**Extrait fourni**:
──────────────────────────────

Concernant l’état des droits de l’Homme en Algérie, le président du Conseil a souligné que la question des droits de l’homme en Algérie touchait plusieurs secteurs, et que seule une lecture objective pouvait dresser un bilan d’évaluation authentique. Et d’ajouter : « La question s’est posée à Genève récemment. Est-ce qu’on respecte les droits de l’homme en Algérie, ou non. D’abord, il ne faut pas limiter la question des droits de l’Homme à la question de la détention préventive ou à la liberté d’expression. Le pacte des droits civils et politiques, et le pacte des droits économiques, socioculturels, et environnementaux. Comment les protéger et comment les promouvoir, c’est tout un programme de l’État et de nous-même en tant que conseil des droits de l’Homme et en tant qu’observatoire. Il faut donc passer par un critère objectif d’évaluation, c’est ce qui s’est passé à Genève. Sur 193 États, qui ont lu le rapport sur les droits de l’Homme en Algérie, durant toute une année, 127 se sont inscrits pour débattre de la question des droits de l’Homme en Algérie, et sur ces 127, 123 ont porté leur jugement. Des pays qui ont des sociétés civiles très développées, ce qui n’a rien à voir avec l’opposition ».
« Beaucoup de pays reconnaissent que nous avons accompli énormément de choses »

──────────────────────────────

**Données**:
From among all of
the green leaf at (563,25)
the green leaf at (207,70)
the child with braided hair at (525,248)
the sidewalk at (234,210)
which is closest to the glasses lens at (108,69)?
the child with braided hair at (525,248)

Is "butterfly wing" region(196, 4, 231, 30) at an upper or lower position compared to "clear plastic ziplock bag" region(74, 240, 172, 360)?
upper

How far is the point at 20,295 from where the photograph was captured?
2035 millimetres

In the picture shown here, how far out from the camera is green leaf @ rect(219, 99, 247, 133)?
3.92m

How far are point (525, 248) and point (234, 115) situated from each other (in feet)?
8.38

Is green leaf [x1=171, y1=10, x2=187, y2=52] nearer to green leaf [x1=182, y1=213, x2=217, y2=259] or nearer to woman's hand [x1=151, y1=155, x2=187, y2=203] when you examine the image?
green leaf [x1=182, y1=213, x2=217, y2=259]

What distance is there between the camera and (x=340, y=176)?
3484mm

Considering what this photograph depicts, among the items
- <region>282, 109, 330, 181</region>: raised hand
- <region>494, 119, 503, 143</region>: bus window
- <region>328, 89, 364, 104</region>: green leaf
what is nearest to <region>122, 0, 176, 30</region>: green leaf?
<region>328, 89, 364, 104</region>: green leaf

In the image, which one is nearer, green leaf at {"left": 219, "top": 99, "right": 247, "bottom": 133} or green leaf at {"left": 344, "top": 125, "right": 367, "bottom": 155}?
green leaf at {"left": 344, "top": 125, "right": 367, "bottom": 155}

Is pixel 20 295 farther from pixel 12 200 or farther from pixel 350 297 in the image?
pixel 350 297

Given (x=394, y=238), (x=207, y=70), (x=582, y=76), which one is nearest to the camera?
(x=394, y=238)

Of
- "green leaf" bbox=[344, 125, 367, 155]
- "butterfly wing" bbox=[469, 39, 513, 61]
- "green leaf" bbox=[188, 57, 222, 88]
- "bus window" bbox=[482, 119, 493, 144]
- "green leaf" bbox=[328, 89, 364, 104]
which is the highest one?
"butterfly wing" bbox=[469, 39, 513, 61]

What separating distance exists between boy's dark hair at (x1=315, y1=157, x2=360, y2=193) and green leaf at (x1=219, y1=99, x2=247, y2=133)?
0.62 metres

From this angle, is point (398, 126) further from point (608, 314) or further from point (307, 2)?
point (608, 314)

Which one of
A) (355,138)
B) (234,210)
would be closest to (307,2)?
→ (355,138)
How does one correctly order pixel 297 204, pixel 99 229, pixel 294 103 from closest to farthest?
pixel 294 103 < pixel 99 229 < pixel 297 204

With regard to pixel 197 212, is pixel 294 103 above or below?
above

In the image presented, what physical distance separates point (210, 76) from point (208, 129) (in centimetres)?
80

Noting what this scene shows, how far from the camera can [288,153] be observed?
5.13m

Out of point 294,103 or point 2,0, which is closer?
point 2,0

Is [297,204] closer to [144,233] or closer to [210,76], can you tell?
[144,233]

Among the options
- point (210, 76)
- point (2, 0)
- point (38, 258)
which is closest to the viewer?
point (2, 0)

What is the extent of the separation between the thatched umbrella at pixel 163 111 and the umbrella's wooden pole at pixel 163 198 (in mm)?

──────────────────────────────

**À faire**:
• 1. Répondez aux questions suivantes à partir de l'extrait fourni.
(a) Selon le président du Conseil, à quelles deux questions ne faut-il pas limiter les droits de l'homme ?
(b) Combien d'États se sont inscrits à Genève pour débattre des droits de l'homme en Algérie ?
(c) Parmi ces États inscrits, combien ont porté leur jugement ?
• 2. D'après l'extrait fourni, pourquoi le président du Conseil estime-t-il qu'il faut évaluer les droits de l'homme en Algérie par un critère objectif ? Répondez en une à trois phrases.

**Corrigés**:
• 1.
(a) À la question de la détention préventive et à la liberté d'expression.
(b) 127 États.
(c) 123 États.

• 2. Pour le président du Conseil, la question des droits de l'homme en Algérie touche plusieurs secteurs. Seule une lecture objective peut donc dresser un bilan d'évaluation authentique.